City Centre Mirror
At the centre of the debate freezing the Toronto Police Service budget is the question of whether residents will remain safe.
Police Chief Bill Blair originally thought that limiting his budget expenditures to last year’s level would have consequences. “When we don’t have enough police officers,” he said. “Our ability to keep ... communities safe can be affected.”
But the Police Services Board remained unconvinced, and unanimously voted to approve the budget without an increase.
Afterwards Chief Blair was quoted in the media as saying: “I’d keep Toronto safe if it was just me and two other guys. Whatever is available to us, we’ll just go out and do our best.”
Although Torontonians are grateful for the enthusiasm, fortunately we have more than three police officers. Chief Blair still commands 5,320 uniformed officers and a budget of almost $930 million. Yet given his earlier concerns, residents may wonder whether they will remain safe, and how he plans to keep them so.
Toronto’s backdrop of declining crime rates is promising. The most recent data show substantial decreases in all forms of crime, with the exception of a minor jump in the murder rate. On a per capita basis, we are safer now than we have been for decades.
Part of the reason is demographics, since the section of population most engaged in crime, young men, is declining. Part of our crime reduction is due to the intelligent use of technology. Databases, mapping and communications have proven to be very helpful. And part of the reason is smarter policing. Our police have tried a number of effective initiatives, such as their anti-gang strategy.
Yet the Police Services Board, in combination with city council, has given Chief Blair a tough assignment. With a budget consisting of more than 90 per cent in labour costs, he must look at the number and productivity of his staff.
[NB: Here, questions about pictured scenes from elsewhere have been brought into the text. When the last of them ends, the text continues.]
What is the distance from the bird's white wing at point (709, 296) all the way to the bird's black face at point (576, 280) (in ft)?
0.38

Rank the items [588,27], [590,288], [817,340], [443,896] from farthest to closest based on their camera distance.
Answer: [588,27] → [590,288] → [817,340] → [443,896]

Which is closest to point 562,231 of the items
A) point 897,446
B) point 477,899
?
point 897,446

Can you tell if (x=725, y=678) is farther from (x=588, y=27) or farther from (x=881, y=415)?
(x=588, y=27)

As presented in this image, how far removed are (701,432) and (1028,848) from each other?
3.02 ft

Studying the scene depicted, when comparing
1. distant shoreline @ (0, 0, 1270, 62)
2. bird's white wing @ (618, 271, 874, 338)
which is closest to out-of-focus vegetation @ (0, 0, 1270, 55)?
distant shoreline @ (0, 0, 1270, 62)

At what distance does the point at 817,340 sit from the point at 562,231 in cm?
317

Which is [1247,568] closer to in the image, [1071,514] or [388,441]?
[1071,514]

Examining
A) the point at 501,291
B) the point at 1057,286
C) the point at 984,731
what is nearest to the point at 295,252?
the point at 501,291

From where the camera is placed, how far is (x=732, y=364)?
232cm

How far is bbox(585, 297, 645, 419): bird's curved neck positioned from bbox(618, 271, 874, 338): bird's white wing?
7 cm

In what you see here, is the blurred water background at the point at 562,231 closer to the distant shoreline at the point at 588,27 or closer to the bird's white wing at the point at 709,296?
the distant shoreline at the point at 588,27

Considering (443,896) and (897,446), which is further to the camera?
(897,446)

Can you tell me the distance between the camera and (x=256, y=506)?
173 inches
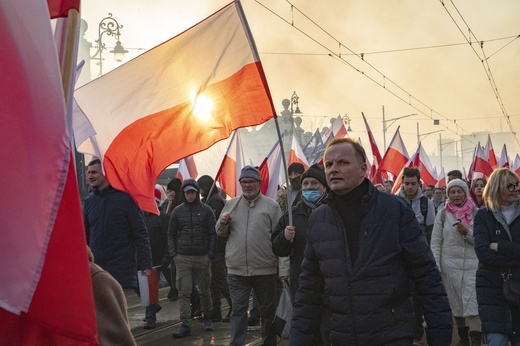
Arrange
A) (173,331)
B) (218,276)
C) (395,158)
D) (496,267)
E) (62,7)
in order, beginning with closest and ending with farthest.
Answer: (62,7), (496,267), (173,331), (218,276), (395,158)

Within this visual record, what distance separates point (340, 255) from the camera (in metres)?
3.99

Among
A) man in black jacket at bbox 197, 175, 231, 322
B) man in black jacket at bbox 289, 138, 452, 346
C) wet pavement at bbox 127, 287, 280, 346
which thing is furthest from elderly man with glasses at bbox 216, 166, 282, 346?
man in black jacket at bbox 289, 138, 452, 346

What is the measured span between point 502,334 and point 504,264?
501 millimetres

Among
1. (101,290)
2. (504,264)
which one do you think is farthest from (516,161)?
(101,290)

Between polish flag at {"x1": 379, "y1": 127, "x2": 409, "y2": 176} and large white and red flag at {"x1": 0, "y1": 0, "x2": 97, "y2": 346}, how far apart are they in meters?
17.1

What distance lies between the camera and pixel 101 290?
2.44 m

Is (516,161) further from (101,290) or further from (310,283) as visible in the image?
(101,290)

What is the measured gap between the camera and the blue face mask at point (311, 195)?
6.94 m

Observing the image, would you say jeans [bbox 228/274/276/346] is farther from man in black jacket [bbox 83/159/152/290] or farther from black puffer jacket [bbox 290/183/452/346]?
black puffer jacket [bbox 290/183/452/346]

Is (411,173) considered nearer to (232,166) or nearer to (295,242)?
(295,242)

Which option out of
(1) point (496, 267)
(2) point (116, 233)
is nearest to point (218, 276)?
(2) point (116, 233)

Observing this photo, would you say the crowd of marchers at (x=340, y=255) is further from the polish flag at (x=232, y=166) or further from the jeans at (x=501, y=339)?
the polish flag at (x=232, y=166)

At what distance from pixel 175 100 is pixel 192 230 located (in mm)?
4488

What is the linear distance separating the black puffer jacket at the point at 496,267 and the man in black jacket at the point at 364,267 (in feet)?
5.95
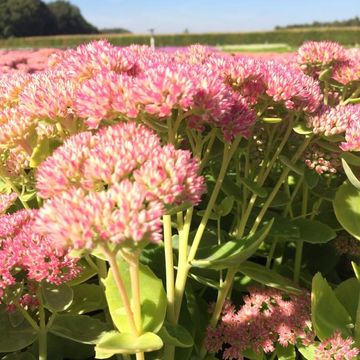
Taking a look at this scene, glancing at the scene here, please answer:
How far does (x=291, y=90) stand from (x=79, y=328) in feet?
2.16

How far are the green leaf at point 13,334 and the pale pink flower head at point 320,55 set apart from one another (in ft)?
3.74

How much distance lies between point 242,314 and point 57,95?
0.63m

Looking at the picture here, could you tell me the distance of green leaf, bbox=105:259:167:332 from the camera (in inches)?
39.9

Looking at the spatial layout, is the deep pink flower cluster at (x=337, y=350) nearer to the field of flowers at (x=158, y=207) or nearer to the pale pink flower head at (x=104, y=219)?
the field of flowers at (x=158, y=207)

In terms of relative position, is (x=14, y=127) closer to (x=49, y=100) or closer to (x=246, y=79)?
(x=49, y=100)

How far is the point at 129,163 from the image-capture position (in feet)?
2.85

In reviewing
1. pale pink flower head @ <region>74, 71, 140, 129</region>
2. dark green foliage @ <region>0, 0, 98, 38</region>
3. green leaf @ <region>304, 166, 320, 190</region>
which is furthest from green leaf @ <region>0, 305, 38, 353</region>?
dark green foliage @ <region>0, 0, 98, 38</region>

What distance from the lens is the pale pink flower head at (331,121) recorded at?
1170mm

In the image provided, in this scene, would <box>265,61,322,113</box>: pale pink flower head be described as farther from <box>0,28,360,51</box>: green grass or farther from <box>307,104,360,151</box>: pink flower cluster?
<box>0,28,360,51</box>: green grass

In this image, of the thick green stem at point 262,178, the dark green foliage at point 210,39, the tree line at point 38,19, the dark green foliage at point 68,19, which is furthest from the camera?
the dark green foliage at point 68,19

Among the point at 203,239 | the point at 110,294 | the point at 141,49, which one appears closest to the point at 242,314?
the point at 203,239

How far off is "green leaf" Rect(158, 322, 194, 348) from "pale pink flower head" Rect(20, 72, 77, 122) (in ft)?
1.53

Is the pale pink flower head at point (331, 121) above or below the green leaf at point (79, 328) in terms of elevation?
above

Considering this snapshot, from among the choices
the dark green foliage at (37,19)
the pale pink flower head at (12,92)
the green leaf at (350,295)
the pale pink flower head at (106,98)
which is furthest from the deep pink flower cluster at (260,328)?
the dark green foliage at (37,19)
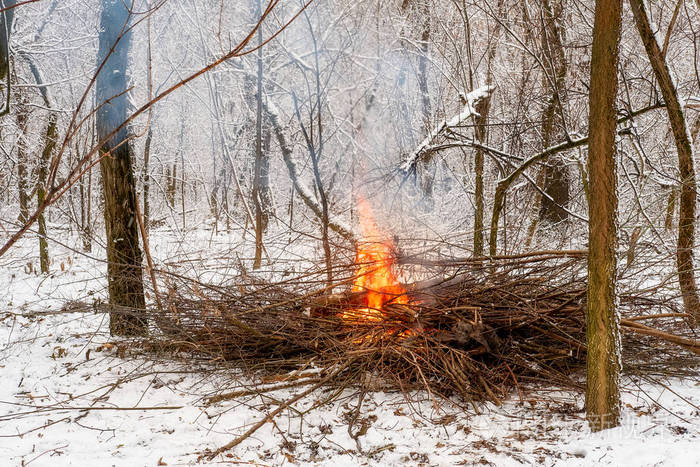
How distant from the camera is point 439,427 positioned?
10.9 ft

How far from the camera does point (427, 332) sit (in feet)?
13.5

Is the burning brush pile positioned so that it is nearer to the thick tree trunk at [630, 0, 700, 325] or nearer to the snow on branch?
the thick tree trunk at [630, 0, 700, 325]

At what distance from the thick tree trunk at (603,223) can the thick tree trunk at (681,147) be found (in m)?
1.74

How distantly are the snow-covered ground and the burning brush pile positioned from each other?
0.21 meters

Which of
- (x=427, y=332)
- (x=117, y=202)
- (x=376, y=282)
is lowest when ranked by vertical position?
(x=427, y=332)

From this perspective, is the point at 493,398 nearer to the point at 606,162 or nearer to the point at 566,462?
the point at 566,462

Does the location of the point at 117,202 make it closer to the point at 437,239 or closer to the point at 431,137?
the point at 437,239

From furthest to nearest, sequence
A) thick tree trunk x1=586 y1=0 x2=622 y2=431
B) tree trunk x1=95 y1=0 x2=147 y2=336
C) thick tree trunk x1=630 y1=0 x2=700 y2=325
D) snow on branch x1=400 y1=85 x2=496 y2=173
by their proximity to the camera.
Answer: snow on branch x1=400 y1=85 x2=496 y2=173 → tree trunk x1=95 y1=0 x2=147 y2=336 → thick tree trunk x1=630 y1=0 x2=700 y2=325 → thick tree trunk x1=586 y1=0 x2=622 y2=431

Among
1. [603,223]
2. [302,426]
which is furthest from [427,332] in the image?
[603,223]

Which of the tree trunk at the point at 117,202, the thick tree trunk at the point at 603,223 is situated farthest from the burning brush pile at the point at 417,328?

He begins from a difficult position, since the board agreed to a collective agreement that keeps Toronto’s officers the highest paid in Canada. With increases on average three times more than council paid to its unionized staff, the board locked in budget increases and expensive officers.
Nor was the board particularly helpful in wresting productivity gains during labour negotiations.
It follows that Chief Blair must get more out of his workforce. He will probably start with reviewing his organization, and work to reduce the practice of two-officer patrols. Although these and other changes are essential, such ideas are easier said than done.
The biggest challenge to achieving enough productivity gains is due to the size and power of the police union, the Toronto Police Association.
As a result, Chief Blair has few places to turn. While he can do his best to increase productivity, the Toronto Police Association is vigilant, well-financed and accustomed to grievances. The Police Services Board is already anticipating legal challenges should Chief Blair downsize his organization or attempt productivity gains contrary to the wishes of the union.
Under the rigid labour system now in place, change will probably come at the pace of retiring officers. As individuals leave, Chief Blair will then have some ability to redeploy officers. However, it is in the union’s interest, and also within its ability, to limit productivity increases generated by these changes.
And so we come back to questions of whether Torontonians will remain safe, and how Chief Blair can make that assurance with constrained resources.
Thanks to fewer young men in our population, adequate investment in technology and a history of smart policing, Torontonians will be safe. But due to inflexibility in labour relations, Chief Blair’s options are limited.